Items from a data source
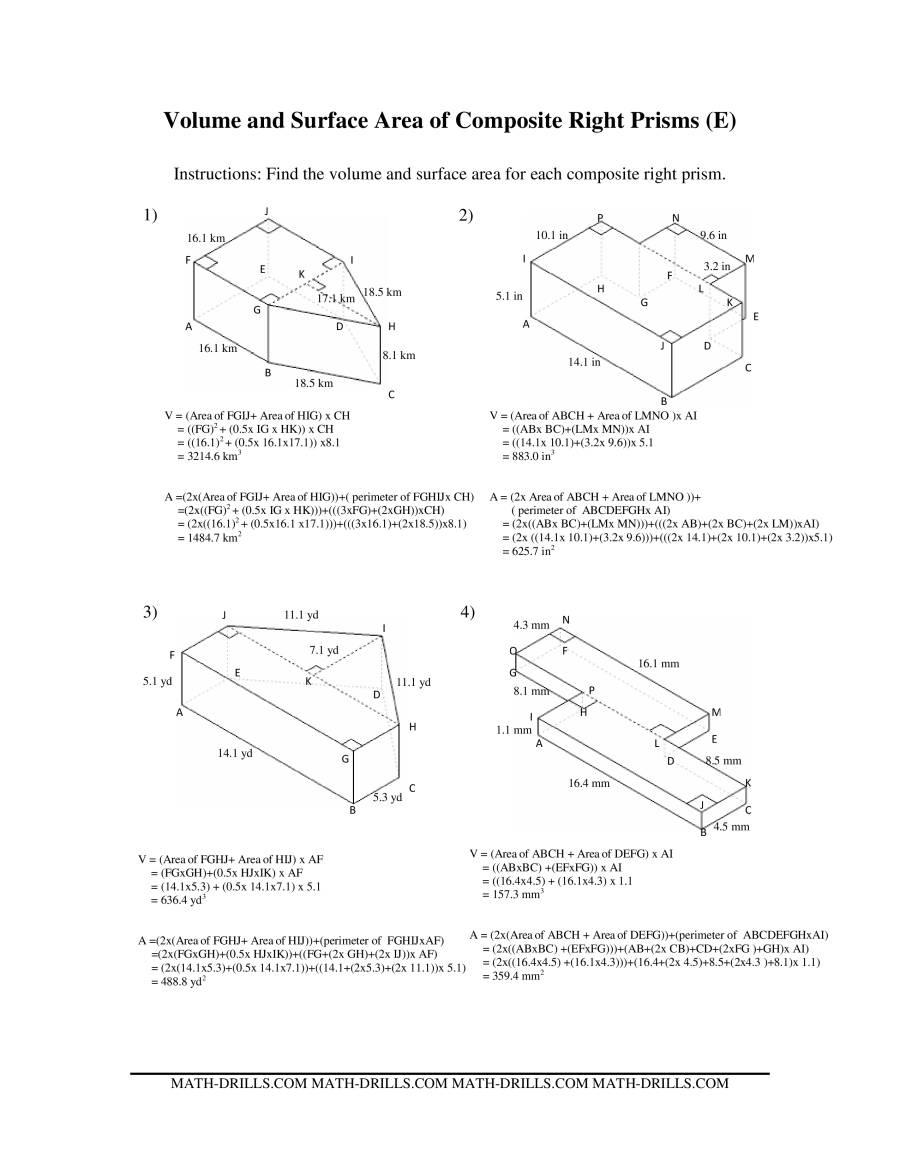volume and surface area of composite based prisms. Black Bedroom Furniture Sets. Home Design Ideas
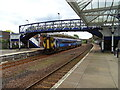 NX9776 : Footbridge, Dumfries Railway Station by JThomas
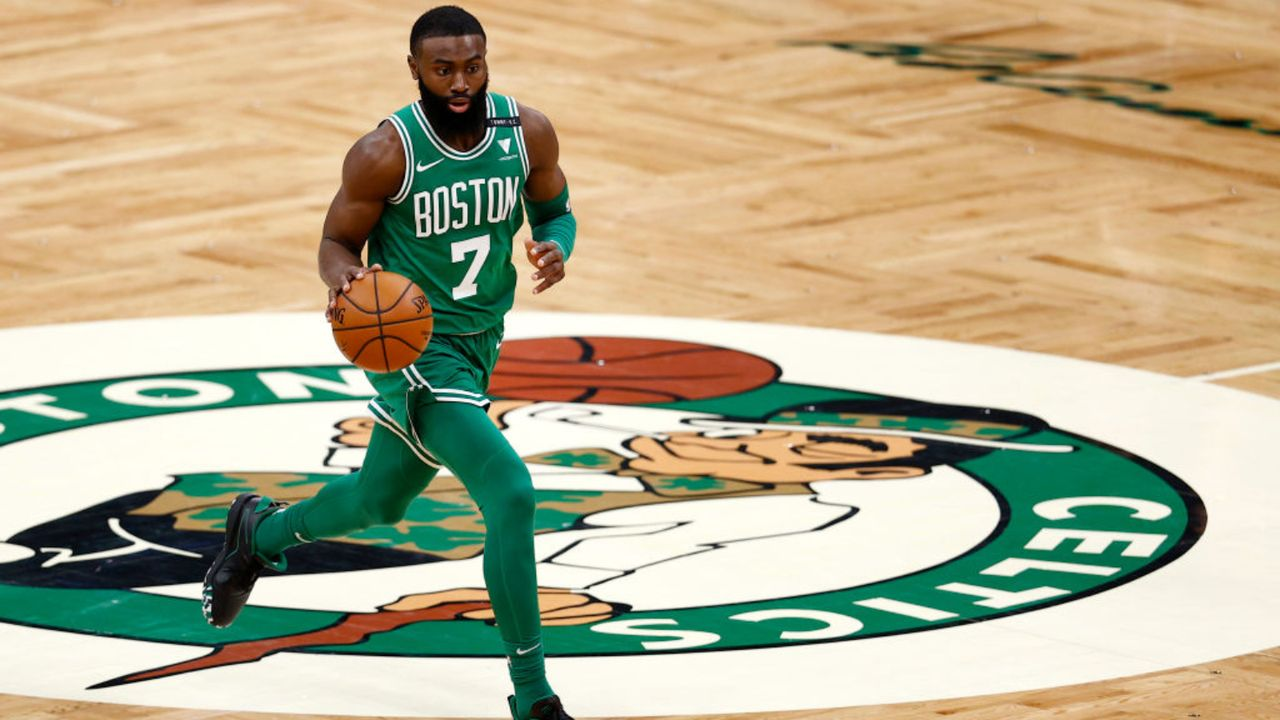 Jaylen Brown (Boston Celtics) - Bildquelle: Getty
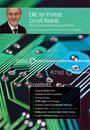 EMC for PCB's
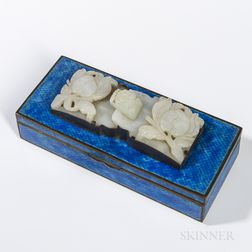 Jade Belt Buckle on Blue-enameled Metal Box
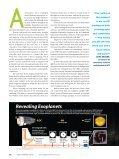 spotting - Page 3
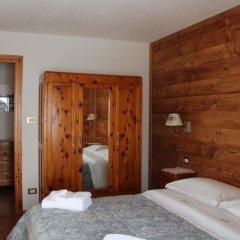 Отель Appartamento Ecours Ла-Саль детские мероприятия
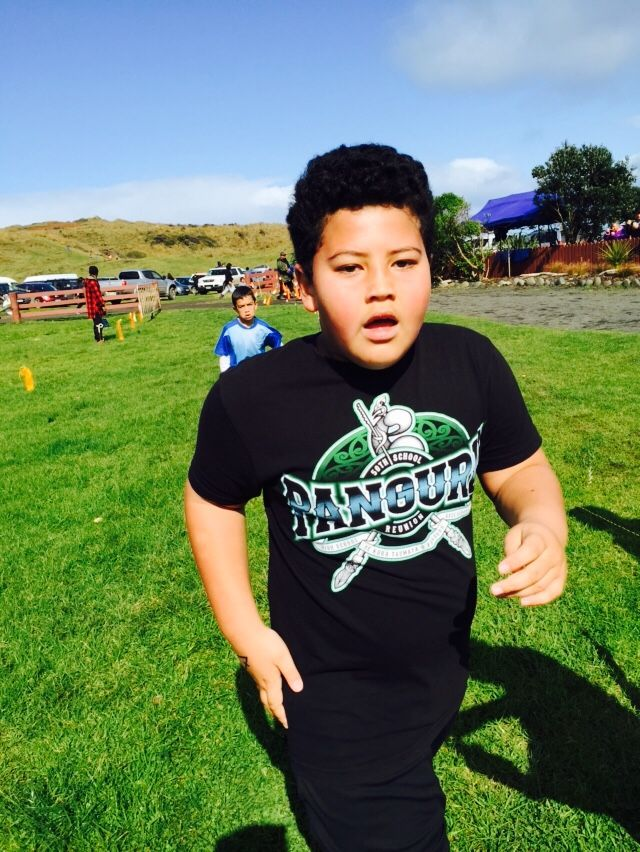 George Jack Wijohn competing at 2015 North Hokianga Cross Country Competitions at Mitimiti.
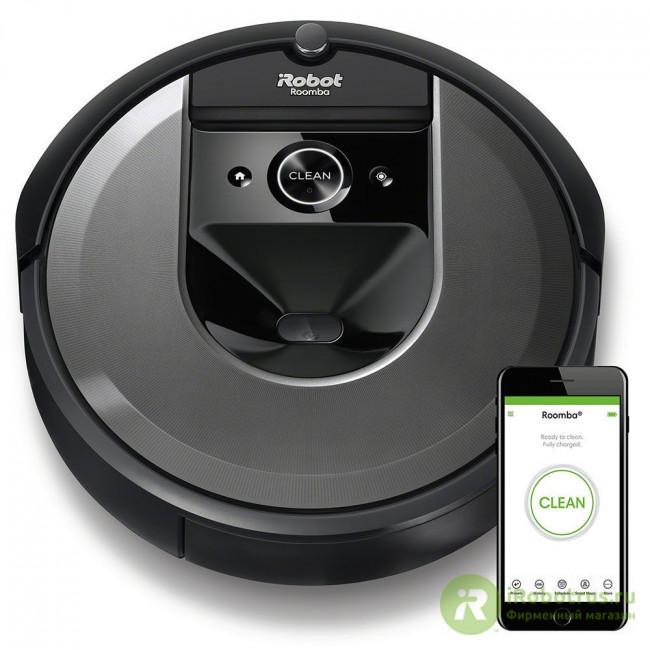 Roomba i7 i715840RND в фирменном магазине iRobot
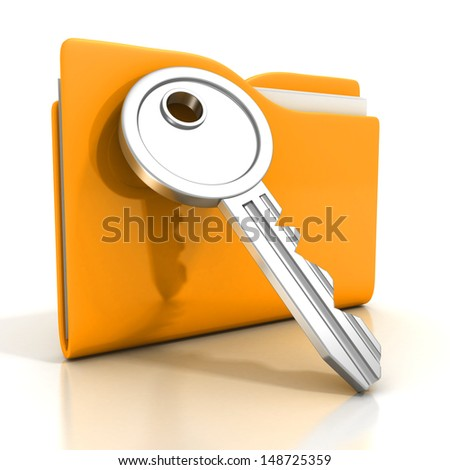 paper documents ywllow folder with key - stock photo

Assignment –
Please copy exactly, and only, the lines from the one that contains "Roomba i7 i715840RND" through the last line of the data above, omitting all pictures.

Task solution –
 Roomba i7 i715840RND в фирменном магазине iRobot
 paper documents ywllow folder with key - stock photo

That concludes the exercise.